I already have the Popeil Pasta machine with a bunch of dies.  But this looks cool.  DH will kill me if I get one more Kitchen item.  My sister in law always tells me that IF I should meet my demise before her:  she is putting a kitchen gadget in my coffin...lol.


----------



## MeganW (Dec 28, 2008)

sjc said:


> Wow!! Neat.
> I already have the Popeil Pasta machine with a bunch of dies. But this looks cool. DH will kill me if I get one more Kitchen item. My sister in law always tells me that IF I should meet my demise before her: she is putting a kitchen gadget in my coffin...lol.


That's funny! A year or two for Christmas my now-husband gave my mom (Cindy416) an apron that reads: "The chef who dies with the most gadgets wins" -- I love it!


----------



## angelad (Jun 19, 2009)

Always wanted to make my own pasta, and that looks like a good solution.


----------



## Cindy416 (May 2, 2009)

MeganW said:


> That's funny! A year or two for Christmas my now-husband gave my mom (Cindy416) an apron that reads: "The chef who dies with the most gadgets wins" -- I love it!

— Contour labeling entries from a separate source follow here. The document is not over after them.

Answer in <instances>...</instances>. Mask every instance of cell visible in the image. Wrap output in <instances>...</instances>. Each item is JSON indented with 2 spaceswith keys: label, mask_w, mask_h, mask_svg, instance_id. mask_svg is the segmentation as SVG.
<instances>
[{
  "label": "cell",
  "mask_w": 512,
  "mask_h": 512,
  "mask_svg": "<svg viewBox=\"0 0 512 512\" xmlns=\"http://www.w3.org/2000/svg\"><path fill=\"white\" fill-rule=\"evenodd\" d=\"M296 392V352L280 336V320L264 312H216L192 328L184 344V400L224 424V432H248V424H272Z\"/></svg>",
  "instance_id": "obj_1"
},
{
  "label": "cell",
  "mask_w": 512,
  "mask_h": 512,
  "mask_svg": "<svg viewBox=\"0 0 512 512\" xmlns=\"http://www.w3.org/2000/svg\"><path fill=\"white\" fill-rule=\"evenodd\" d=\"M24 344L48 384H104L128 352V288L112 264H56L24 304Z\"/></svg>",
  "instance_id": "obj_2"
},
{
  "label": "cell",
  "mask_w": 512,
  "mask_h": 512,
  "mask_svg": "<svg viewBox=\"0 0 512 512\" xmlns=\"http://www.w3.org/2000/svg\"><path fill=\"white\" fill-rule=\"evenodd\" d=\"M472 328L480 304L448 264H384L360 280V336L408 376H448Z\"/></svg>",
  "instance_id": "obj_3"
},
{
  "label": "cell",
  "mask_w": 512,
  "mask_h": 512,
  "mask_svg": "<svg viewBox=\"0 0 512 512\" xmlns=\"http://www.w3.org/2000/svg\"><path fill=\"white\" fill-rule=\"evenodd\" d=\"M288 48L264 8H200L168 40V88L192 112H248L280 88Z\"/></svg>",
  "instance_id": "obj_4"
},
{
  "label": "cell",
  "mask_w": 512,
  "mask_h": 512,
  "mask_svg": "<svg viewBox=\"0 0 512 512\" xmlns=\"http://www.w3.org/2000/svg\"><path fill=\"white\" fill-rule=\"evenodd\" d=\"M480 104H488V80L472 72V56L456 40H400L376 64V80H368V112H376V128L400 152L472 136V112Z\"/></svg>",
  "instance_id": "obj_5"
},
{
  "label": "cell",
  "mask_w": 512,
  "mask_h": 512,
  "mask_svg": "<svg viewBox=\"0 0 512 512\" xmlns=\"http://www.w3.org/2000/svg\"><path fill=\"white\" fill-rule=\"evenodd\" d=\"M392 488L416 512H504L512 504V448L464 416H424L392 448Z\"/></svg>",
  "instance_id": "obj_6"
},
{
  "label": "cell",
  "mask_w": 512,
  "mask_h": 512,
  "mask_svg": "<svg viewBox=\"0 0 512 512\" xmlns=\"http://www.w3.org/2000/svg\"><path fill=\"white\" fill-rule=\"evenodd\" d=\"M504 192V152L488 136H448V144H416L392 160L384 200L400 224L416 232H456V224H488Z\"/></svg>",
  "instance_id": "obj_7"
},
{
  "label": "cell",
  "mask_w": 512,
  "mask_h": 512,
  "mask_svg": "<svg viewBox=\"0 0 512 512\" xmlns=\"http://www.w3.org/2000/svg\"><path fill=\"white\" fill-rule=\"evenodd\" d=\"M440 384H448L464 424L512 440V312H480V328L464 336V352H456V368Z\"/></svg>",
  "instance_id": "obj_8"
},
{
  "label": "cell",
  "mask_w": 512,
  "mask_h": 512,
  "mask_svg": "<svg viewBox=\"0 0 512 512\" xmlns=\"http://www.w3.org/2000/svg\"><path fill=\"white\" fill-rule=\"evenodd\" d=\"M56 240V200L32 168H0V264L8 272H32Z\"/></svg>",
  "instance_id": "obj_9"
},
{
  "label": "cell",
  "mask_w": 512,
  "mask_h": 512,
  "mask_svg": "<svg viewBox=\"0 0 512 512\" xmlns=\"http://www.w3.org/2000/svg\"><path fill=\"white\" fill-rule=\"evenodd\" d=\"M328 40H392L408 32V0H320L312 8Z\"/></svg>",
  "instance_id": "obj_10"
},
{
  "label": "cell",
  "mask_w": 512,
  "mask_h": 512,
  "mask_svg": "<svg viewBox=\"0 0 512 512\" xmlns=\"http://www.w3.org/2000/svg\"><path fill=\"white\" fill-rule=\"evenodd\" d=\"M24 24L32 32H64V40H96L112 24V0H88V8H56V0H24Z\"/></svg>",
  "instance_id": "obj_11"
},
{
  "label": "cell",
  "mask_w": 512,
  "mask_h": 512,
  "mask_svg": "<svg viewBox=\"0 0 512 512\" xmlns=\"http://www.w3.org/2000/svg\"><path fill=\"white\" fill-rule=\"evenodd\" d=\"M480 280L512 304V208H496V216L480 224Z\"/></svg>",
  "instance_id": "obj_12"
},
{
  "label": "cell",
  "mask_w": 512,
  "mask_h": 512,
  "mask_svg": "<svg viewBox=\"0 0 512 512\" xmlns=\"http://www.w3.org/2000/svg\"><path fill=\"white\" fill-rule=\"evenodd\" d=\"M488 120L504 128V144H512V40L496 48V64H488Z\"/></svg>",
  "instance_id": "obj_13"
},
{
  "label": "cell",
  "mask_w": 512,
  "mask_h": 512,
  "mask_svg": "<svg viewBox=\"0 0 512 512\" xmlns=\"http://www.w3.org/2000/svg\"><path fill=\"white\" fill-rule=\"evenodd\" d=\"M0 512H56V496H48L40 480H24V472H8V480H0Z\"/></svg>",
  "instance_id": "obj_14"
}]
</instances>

I love it, too!!! (And the sentiment is so "me.")


----------



## sjc (Oct 29, 2008)

> That's funny! A year or two for Christmas my now-husband gave my mom (Cindy416) an apron that reads: "The chef who dies with the most gadgets wins" -- I love it!


My whole family calls me "Stewart" or "Stewie" as in: Martha. I've gotten used to it. Even the out of state relatives call me Martha.

I guess when you even have a gizmo that "picks pickles" out of the jar: you earn the title.

Cindy: Love the apron saying. My mother in law calls me the gadget lady.


----------



## Cindy416 (May 2, 2009)

sjc said:


> My whole family calls me "Stewart" or "Stewie" as in: Martha. I've gotten used to it. Even the out of state relatives call me Martha.
> 
> I guess when you even have a gizmo that "picks pickles" out of the jar: you earn the title.
> 
> Cindy: Love the apron saying. My mother in law calls me the gadget lady.


A pickle picker I have one, too! (surprise, surprise)

My friends and family don't have a cooking related nickname for me (as far as I know...), but they know how much I loved Julia Child, so I get lots of references to her. As far as Martha is concerned, I have to admit that I can identify with her love of making weird foods from scratch rather than just buying them in the store. I make my own crackers, cheese, bagels, etc. Mom taught me to love to cook, so the sky's the limit as far as gadgets and experimentation go.


----------



## MeganW (Dec 28, 2008)

Cindy416 said:


> A pickle picker I have one, too! (surprise, surprise)


You have a pickle picker? I'm not at all surprised, but I don't think I've ever seen it!


----------



## sjc (Oct 29, 2008)

OMG...and I thought I was the only pickle picker person...lol.  The bad thing in all of this is that:  I'm always the first one on everyone's "INVITE" list for Pampered Chef, Tupperware...etc type parties.


----------



## Cindy416 (May 2, 2009)

sjc said:


> OMG...and I thought I was the only pickle picker person...lol. The bad thing in all of this is that: I'm always the first one on everyone's "INVITE" list for Pampered Chef, Tupperware...etc type parties.


I used to get invited to all of those parties, but no one around here has Tupperware parties any more, and I only get hit up about Pampered Chef once a year or so.


----------